Find a function f(n) such that $ T(n)=16 \cdot T(\frac{n}{4}) + f(n) = \Theta(n \cdot log(n)) $
Also, another section of the question is where $T(n) = \Theta(n^{2})$
I've tried using the master method in reverse, but have failed to accomplish anything.
Any ideas?
EDIT! My apologies! I have just discovered that some of the questions were meant to be unsolvable, the matter is understood then. Thank you all for your guidelines!

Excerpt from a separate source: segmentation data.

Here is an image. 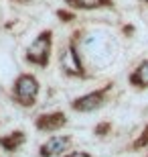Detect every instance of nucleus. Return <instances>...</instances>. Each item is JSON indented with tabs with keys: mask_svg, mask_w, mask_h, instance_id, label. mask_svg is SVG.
<instances>
[{
	"mask_svg": "<svg viewBox=\"0 0 148 157\" xmlns=\"http://www.w3.org/2000/svg\"><path fill=\"white\" fill-rule=\"evenodd\" d=\"M57 17L63 18L65 23H69V21H73V12H65V10H57Z\"/></svg>",
	"mask_w": 148,
	"mask_h": 157,
	"instance_id": "nucleus-12",
	"label": "nucleus"
},
{
	"mask_svg": "<svg viewBox=\"0 0 148 157\" xmlns=\"http://www.w3.org/2000/svg\"><path fill=\"white\" fill-rule=\"evenodd\" d=\"M67 124V117L65 112L57 110V112H47V114H41L34 121V127L39 131H45V133H51V131H59Z\"/></svg>",
	"mask_w": 148,
	"mask_h": 157,
	"instance_id": "nucleus-6",
	"label": "nucleus"
},
{
	"mask_svg": "<svg viewBox=\"0 0 148 157\" xmlns=\"http://www.w3.org/2000/svg\"><path fill=\"white\" fill-rule=\"evenodd\" d=\"M148 145V124L146 127H144V131H142V135H140V137H138L136 141H134V149H142V147H146Z\"/></svg>",
	"mask_w": 148,
	"mask_h": 157,
	"instance_id": "nucleus-10",
	"label": "nucleus"
},
{
	"mask_svg": "<svg viewBox=\"0 0 148 157\" xmlns=\"http://www.w3.org/2000/svg\"><path fill=\"white\" fill-rule=\"evenodd\" d=\"M108 92H110V86L93 90V92H89V94H83V96H79V98H75L73 102H71V108L77 110V112H93V110H97V108H102V106L106 104Z\"/></svg>",
	"mask_w": 148,
	"mask_h": 157,
	"instance_id": "nucleus-3",
	"label": "nucleus"
},
{
	"mask_svg": "<svg viewBox=\"0 0 148 157\" xmlns=\"http://www.w3.org/2000/svg\"><path fill=\"white\" fill-rule=\"evenodd\" d=\"M51 45H53V33L49 29L39 33L34 37V41L27 49V61L34 63L39 67H47L49 65V57H51Z\"/></svg>",
	"mask_w": 148,
	"mask_h": 157,
	"instance_id": "nucleus-2",
	"label": "nucleus"
},
{
	"mask_svg": "<svg viewBox=\"0 0 148 157\" xmlns=\"http://www.w3.org/2000/svg\"><path fill=\"white\" fill-rule=\"evenodd\" d=\"M65 157H91L87 151H71V153H67Z\"/></svg>",
	"mask_w": 148,
	"mask_h": 157,
	"instance_id": "nucleus-13",
	"label": "nucleus"
},
{
	"mask_svg": "<svg viewBox=\"0 0 148 157\" xmlns=\"http://www.w3.org/2000/svg\"><path fill=\"white\" fill-rule=\"evenodd\" d=\"M73 139L71 135H53L49 139L41 145L39 149V157H55V155H61L63 151H67L71 147Z\"/></svg>",
	"mask_w": 148,
	"mask_h": 157,
	"instance_id": "nucleus-5",
	"label": "nucleus"
},
{
	"mask_svg": "<svg viewBox=\"0 0 148 157\" xmlns=\"http://www.w3.org/2000/svg\"><path fill=\"white\" fill-rule=\"evenodd\" d=\"M71 8H79V10H93V8H102V6H112V0H65Z\"/></svg>",
	"mask_w": 148,
	"mask_h": 157,
	"instance_id": "nucleus-9",
	"label": "nucleus"
},
{
	"mask_svg": "<svg viewBox=\"0 0 148 157\" xmlns=\"http://www.w3.org/2000/svg\"><path fill=\"white\" fill-rule=\"evenodd\" d=\"M130 84L134 88H140V90L148 88V59H144L142 63L130 74Z\"/></svg>",
	"mask_w": 148,
	"mask_h": 157,
	"instance_id": "nucleus-8",
	"label": "nucleus"
},
{
	"mask_svg": "<svg viewBox=\"0 0 148 157\" xmlns=\"http://www.w3.org/2000/svg\"><path fill=\"white\" fill-rule=\"evenodd\" d=\"M39 80L33 76V74H20V76L14 80V86H12V96L20 106H33L37 102V96H39Z\"/></svg>",
	"mask_w": 148,
	"mask_h": 157,
	"instance_id": "nucleus-1",
	"label": "nucleus"
},
{
	"mask_svg": "<svg viewBox=\"0 0 148 157\" xmlns=\"http://www.w3.org/2000/svg\"><path fill=\"white\" fill-rule=\"evenodd\" d=\"M61 70L67 74V76H85L83 71V63H81V57L77 53V47L75 43H69L65 49L61 51Z\"/></svg>",
	"mask_w": 148,
	"mask_h": 157,
	"instance_id": "nucleus-4",
	"label": "nucleus"
},
{
	"mask_svg": "<svg viewBox=\"0 0 148 157\" xmlns=\"http://www.w3.org/2000/svg\"><path fill=\"white\" fill-rule=\"evenodd\" d=\"M24 141H27V135L23 131H14V133H8L4 137H0V147L6 153H14L18 147L24 145Z\"/></svg>",
	"mask_w": 148,
	"mask_h": 157,
	"instance_id": "nucleus-7",
	"label": "nucleus"
},
{
	"mask_svg": "<svg viewBox=\"0 0 148 157\" xmlns=\"http://www.w3.org/2000/svg\"><path fill=\"white\" fill-rule=\"evenodd\" d=\"M144 2H148V0H144Z\"/></svg>",
	"mask_w": 148,
	"mask_h": 157,
	"instance_id": "nucleus-14",
	"label": "nucleus"
},
{
	"mask_svg": "<svg viewBox=\"0 0 148 157\" xmlns=\"http://www.w3.org/2000/svg\"><path fill=\"white\" fill-rule=\"evenodd\" d=\"M24 2H27V0H24Z\"/></svg>",
	"mask_w": 148,
	"mask_h": 157,
	"instance_id": "nucleus-15",
	"label": "nucleus"
},
{
	"mask_svg": "<svg viewBox=\"0 0 148 157\" xmlns=\"http://www.w3.org/2000/svg\"><path fill=\"white\" fill-rule=\"evenodd\" d=\"M110 128H112L110 122H99V124L96 127V135H97V137H106V135L110 133Z\"/></svg>",
	"mask_w": 148,
	"mask_h": 157,
	"instance_id": "nucleus-11",
	"label": "nucleus"
}]
</instances>
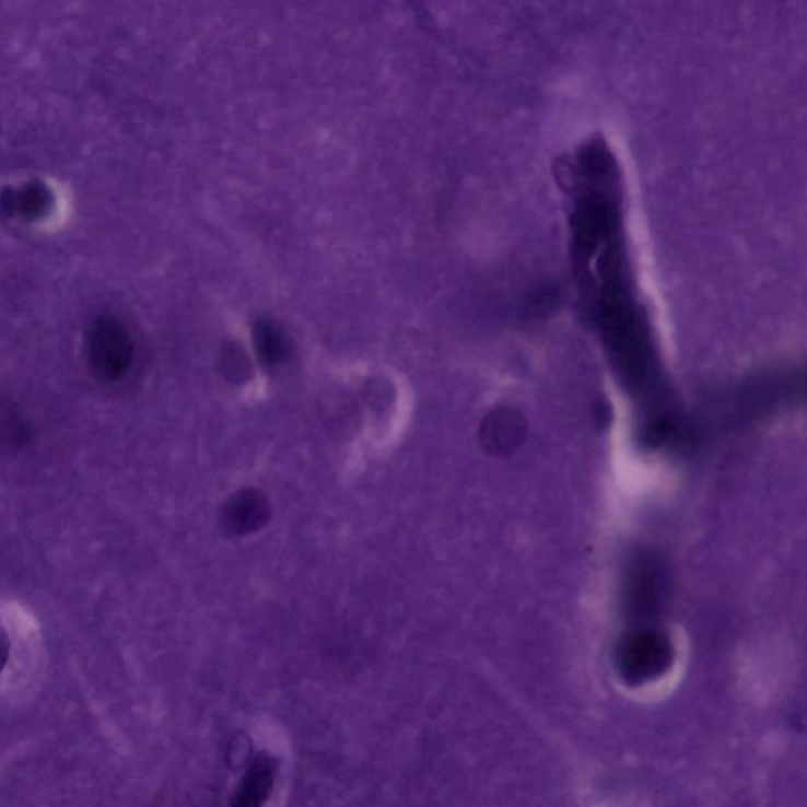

This will not be possible. Notice that under the (very natural) assumption that $f\geq 0$, then you get $$ T(n) \geq 16 T\!\left(\frac{n}{4}\right) $$ so that $T(n) \geq T^\prime(n)$ where $T^\prime$ is defined by the same initial conditions as $T$ and satisfies $$ T^\prime(n) = 16 T^\prime\!\left(\frac{n}{4}\right) $$ Not, solving this last recurrence (e.g., via the Master theorem, although in this case it is overkill) results in $T^\prime(n) = \Theta(n^2)$. Therefore, we get $T(n) = \Omega(n^2)$, ruling out the possibility that $T(n) = \Theta(n\log n)$.
Note that getting $T(n) = \Theta(n^2\log n)$, however, is possible, so it may have been a typo.